Two students from the North-East have died unnatural deaths in the last few days. Dana Sangma, a student from Meghalaya studying for an MBA at an institute in Gurgaon, committed suicide after she was accused by her college of cheating; Richard Loitam, a student of architecture from Manipur, was found dead in his hostel room in Bangalore from head injuries. In both cases, there have been allegations of callousness by the college authorities and by the police in investigating the deaths, and in Sangma's case, of driving her to taking her own life by discriminating against her. It took protests by the community of North-East students and others in these two cities and interventions in Parliament for the police to register a case under the Scheduled Caste/Scheduled Tribe Act in her case, and to start murder investigations into Loitam's death. While it is for the police to establish if college officials abetted Sangma's suicide, and to trace the culprits responsible for the other student's death, it is hard to disagree with the impression that has gained ground in the North-East after these two incidents that the institutional response might have been swifter had the students been from “mainland India”. Despite the increasing presence of people from the seven North-Eastern States — students as well as economic migrants — in all the major cities of India, there is a collective prejudice against them that is undeniable.
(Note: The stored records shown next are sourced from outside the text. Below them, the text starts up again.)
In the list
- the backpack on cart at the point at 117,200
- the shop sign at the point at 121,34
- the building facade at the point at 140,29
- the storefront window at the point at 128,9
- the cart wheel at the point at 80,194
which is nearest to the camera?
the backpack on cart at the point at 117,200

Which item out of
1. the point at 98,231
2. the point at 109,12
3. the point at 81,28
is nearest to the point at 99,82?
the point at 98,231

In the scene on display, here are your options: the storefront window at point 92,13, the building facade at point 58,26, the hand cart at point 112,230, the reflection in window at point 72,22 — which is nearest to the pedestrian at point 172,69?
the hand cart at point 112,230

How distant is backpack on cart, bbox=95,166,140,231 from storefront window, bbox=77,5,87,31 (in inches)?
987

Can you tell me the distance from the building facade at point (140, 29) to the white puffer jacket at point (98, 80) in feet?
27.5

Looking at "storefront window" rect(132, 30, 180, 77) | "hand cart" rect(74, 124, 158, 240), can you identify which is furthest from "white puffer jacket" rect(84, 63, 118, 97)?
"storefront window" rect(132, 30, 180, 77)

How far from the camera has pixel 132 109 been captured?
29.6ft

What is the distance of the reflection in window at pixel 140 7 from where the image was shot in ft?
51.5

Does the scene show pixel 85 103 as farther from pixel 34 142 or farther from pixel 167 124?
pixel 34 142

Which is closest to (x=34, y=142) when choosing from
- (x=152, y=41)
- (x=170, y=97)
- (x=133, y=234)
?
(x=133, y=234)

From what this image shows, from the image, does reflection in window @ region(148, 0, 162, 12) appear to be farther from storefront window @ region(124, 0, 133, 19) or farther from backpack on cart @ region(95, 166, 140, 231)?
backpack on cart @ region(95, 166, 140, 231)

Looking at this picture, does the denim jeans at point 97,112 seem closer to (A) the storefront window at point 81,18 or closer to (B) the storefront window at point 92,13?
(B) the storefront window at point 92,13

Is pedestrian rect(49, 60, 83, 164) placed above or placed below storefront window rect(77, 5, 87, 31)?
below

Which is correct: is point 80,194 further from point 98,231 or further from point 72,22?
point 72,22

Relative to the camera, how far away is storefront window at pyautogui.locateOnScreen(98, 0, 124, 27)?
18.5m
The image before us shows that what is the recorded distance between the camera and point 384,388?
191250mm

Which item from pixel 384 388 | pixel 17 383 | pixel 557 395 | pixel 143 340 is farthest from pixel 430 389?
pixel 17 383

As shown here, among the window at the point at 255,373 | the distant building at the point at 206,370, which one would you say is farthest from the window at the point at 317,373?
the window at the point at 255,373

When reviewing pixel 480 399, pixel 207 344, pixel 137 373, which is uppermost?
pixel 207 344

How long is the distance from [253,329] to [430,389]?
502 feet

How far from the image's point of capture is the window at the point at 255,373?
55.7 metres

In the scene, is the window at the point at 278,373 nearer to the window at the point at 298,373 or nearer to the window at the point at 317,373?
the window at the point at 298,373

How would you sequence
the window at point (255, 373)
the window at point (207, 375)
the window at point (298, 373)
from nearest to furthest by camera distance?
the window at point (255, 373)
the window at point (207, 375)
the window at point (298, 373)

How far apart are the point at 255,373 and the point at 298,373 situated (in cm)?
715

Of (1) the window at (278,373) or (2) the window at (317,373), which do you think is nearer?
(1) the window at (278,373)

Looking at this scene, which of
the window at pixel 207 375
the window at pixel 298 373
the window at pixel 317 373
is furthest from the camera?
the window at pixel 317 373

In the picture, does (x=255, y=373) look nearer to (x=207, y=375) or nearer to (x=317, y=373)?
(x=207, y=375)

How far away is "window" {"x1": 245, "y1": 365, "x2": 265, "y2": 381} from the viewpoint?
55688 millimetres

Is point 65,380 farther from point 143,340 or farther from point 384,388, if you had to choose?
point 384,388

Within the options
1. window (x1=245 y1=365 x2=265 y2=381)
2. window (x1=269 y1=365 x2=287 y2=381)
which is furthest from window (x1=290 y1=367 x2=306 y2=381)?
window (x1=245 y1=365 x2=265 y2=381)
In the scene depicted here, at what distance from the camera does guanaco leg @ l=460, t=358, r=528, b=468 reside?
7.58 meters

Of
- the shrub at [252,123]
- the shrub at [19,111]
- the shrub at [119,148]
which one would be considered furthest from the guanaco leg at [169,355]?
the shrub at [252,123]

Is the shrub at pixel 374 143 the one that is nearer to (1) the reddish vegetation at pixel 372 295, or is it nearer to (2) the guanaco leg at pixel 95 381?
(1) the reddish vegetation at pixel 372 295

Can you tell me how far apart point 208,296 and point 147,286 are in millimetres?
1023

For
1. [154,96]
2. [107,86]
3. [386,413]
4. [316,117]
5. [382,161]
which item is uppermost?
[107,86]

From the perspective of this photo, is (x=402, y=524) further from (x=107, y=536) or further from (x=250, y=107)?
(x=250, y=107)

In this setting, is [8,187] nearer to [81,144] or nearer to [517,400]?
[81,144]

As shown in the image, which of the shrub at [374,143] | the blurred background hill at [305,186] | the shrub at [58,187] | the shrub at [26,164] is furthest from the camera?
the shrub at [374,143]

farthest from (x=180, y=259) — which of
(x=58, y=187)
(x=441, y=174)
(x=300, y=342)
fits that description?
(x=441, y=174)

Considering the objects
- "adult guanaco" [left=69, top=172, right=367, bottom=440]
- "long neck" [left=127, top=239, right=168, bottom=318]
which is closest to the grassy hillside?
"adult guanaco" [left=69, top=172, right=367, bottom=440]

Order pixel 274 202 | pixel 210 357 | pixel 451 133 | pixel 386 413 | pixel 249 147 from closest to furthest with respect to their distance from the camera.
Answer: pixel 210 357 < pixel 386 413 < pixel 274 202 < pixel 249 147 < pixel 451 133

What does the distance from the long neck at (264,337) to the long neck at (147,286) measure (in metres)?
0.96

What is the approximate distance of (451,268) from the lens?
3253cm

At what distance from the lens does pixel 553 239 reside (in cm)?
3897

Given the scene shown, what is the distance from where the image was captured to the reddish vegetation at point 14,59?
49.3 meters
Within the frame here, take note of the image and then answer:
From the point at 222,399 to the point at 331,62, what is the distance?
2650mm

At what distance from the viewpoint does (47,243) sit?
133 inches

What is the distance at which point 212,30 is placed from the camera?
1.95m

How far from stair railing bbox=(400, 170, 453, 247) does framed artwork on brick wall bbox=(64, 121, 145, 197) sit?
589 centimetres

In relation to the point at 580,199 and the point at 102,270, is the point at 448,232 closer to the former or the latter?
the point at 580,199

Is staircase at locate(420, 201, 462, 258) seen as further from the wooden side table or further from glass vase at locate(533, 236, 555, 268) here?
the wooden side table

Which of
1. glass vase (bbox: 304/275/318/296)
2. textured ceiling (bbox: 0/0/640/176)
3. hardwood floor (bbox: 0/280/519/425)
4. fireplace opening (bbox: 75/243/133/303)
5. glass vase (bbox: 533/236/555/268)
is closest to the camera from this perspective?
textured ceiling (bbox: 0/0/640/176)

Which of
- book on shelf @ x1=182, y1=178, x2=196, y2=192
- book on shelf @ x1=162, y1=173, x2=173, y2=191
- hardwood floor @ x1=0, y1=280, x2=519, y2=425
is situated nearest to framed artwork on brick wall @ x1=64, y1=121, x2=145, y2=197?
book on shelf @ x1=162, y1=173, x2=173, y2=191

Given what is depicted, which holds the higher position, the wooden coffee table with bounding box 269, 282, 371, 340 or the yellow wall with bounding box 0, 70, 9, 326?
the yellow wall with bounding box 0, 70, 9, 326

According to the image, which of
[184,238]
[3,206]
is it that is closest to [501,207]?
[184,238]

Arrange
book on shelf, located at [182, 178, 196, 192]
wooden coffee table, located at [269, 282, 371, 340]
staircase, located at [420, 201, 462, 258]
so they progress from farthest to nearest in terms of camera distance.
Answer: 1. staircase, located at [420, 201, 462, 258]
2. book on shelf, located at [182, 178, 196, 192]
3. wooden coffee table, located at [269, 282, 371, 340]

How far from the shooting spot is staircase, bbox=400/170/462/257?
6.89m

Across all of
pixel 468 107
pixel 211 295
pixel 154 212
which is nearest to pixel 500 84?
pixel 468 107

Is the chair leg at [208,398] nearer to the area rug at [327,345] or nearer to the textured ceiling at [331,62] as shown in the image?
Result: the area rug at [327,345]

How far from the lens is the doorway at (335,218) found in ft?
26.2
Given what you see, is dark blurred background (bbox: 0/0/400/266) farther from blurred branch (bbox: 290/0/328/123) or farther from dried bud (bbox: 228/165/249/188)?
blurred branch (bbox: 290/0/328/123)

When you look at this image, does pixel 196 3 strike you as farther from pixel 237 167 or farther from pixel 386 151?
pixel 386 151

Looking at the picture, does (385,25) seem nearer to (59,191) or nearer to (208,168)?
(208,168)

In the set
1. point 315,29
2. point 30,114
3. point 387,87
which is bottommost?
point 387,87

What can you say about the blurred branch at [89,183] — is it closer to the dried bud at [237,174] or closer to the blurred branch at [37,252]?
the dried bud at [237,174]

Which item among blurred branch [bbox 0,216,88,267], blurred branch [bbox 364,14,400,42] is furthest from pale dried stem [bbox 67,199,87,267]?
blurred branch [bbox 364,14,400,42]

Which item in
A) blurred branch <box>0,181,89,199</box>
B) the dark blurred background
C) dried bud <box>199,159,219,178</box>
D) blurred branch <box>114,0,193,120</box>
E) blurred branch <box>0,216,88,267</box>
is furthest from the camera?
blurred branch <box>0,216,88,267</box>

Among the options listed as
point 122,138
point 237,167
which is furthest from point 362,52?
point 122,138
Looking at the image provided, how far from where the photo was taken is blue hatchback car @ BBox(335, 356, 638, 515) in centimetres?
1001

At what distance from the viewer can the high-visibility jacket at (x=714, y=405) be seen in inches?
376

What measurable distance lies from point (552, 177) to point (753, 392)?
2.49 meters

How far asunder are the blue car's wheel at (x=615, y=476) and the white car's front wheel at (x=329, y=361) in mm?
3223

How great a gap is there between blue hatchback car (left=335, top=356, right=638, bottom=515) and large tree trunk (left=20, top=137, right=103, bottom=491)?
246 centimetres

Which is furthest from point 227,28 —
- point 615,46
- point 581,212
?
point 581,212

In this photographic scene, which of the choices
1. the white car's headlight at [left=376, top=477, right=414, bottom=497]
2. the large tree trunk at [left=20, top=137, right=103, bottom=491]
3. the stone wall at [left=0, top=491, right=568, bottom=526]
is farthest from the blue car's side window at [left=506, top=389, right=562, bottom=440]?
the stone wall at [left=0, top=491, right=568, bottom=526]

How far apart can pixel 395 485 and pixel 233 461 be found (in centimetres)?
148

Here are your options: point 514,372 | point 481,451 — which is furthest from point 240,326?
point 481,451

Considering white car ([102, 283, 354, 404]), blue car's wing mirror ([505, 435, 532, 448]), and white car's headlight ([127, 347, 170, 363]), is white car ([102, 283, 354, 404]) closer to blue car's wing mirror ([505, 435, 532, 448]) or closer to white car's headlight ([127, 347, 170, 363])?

The prejudice is driven by racism, no less, and there is no point mincing words or being coy about this. This racism manifests itself on the Indian street in rude comments, stares, and facile judgments about the lifestyle and morals of people from the North-East. Such attitudes put women from the region at particular risk of sexual harassment and worse, as several incidents over the past few years have sadly demonstrated. People from the ‘seven sisters' — and especially from Manipur, Meghalaya, Mizoram and Nagaland — also face difficulties finding accommodation in many cities outside the region. The same is true of Kashmiri students and migrants, who often have to deal with the added burden of being harassed by local law enforcement. Last year, the Union Home Ministry issued an advisory to all States asking that Kashmiris not be singled out unnecessarily for police reporting merely because of their origin. Now the MHA has promised there will be “zero tolerance” for crimes against people from the North-East. India has spent an enormous amount of blood and treasure safeguarding its physical territory from militant groups, secessionists and foreign powers. It is time we stopped being insensitive towards the people who venture inland from those boundaries to seek a better life.